Between the official use of these private, qabove the law, mercenary orgnizations and the privatization of prisons, it is totally out of hand. The ability to wage wars (right or wrong) is the domain of the governemt, not a bunch of terribly overpaid and corrput ex-soldiers (I wonder who is most likely to have been able made off with the 8-9 billion missing US dollars in Iraq)… And I think it is quite true that punishment and imprisonment of criminals is no ones job but the governments. When did it becaome ok for a for-profit private corporation to take over the “care” of people who are sussoded to be serving punishment sentences applied by the governemt?

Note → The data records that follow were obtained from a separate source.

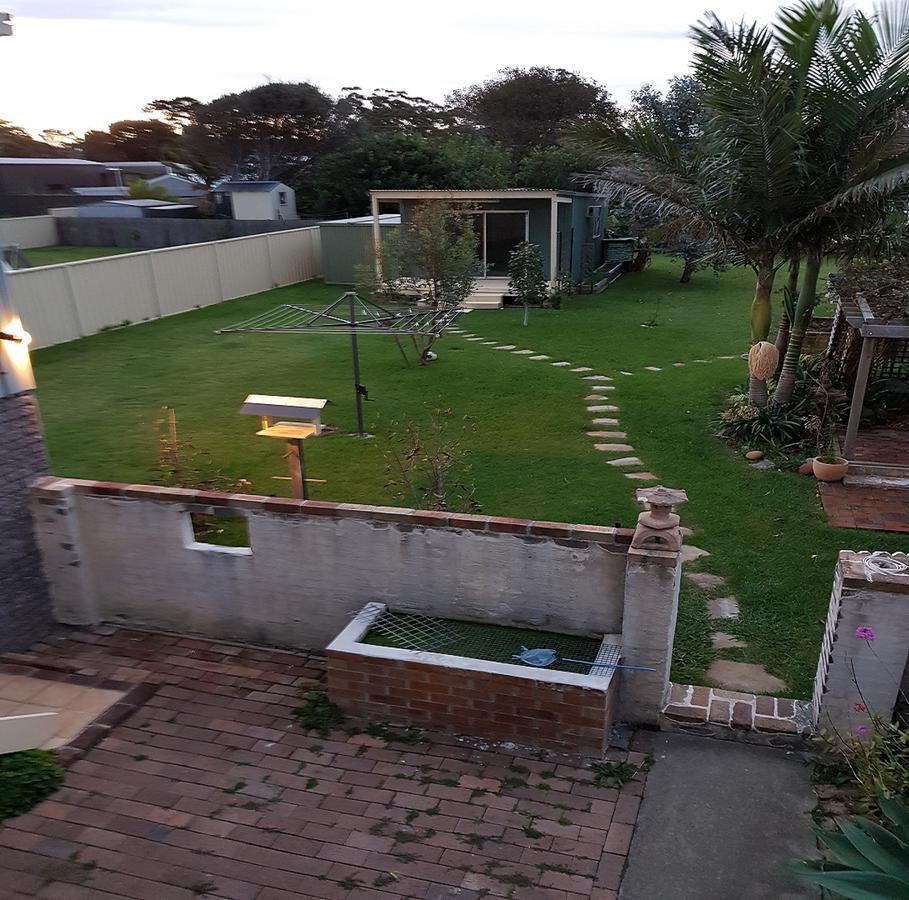 Paradise By The Beach - Culburra Beach Villa Exterior photo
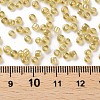 Glass Seed Beads SEED-US0003-3mm-102B-3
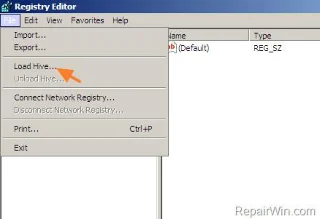 Instructies voor het snel oplossen van Inaccessible Boot Device-fouten op Windows
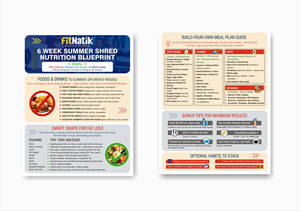 Flyer Design by Grahpica for this project | Design: #35376118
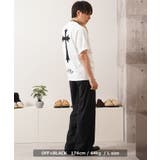 オーバーサイズ tシャツ メンズ | ONE 4 PREMIUM | 詳細画像10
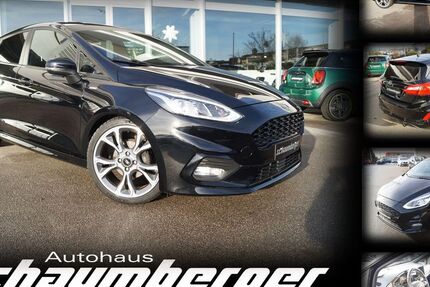 Ford Fiesta 103.900 km 10.800 &euro; Landsberg 86899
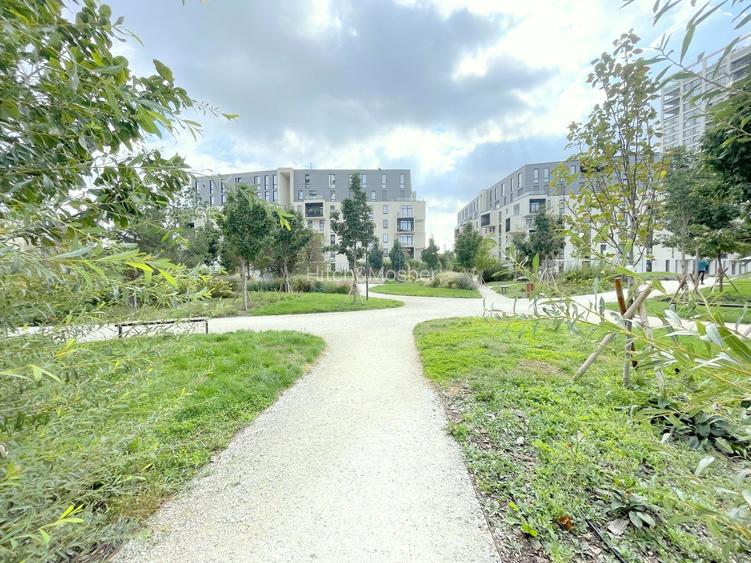 Apartament 3 camere - Bld. Take Ionescu - 15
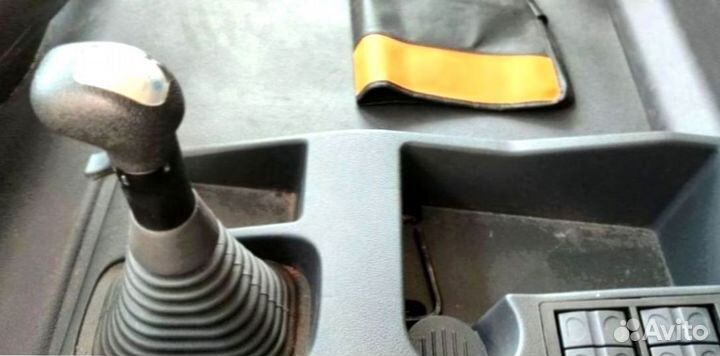 IVECO-Hongyan CQ3346HV35, 2023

Though it is unlikely, at some point it would be nice for the government to cease being a profiteering arm of the Corporate branch.
October 5th, 2007 at 6:26 am
That’s probably worth a book, actually. But since Reagan there’s been a significant push to not only privatize government services but hire contractors to do the daily work of federal agencies. The argument has been that contractors are more flexible and efficient than government employees, and to a certain extent that may be true — but when you figure in how much those contractors cost and the kinds of risks associated with contracting, managing contracting, etc., that flexibility and efficiency disappears pretty rapidly.
But it’s been radical socialist liberalism for about a quarter century to suggest that government programs can be cheap and effective. Now we’ve dismantled most of what FDR built, and all there is for lucrative new markets for contracting are critical government services like fighting wars and keeping the peace at home. Scary.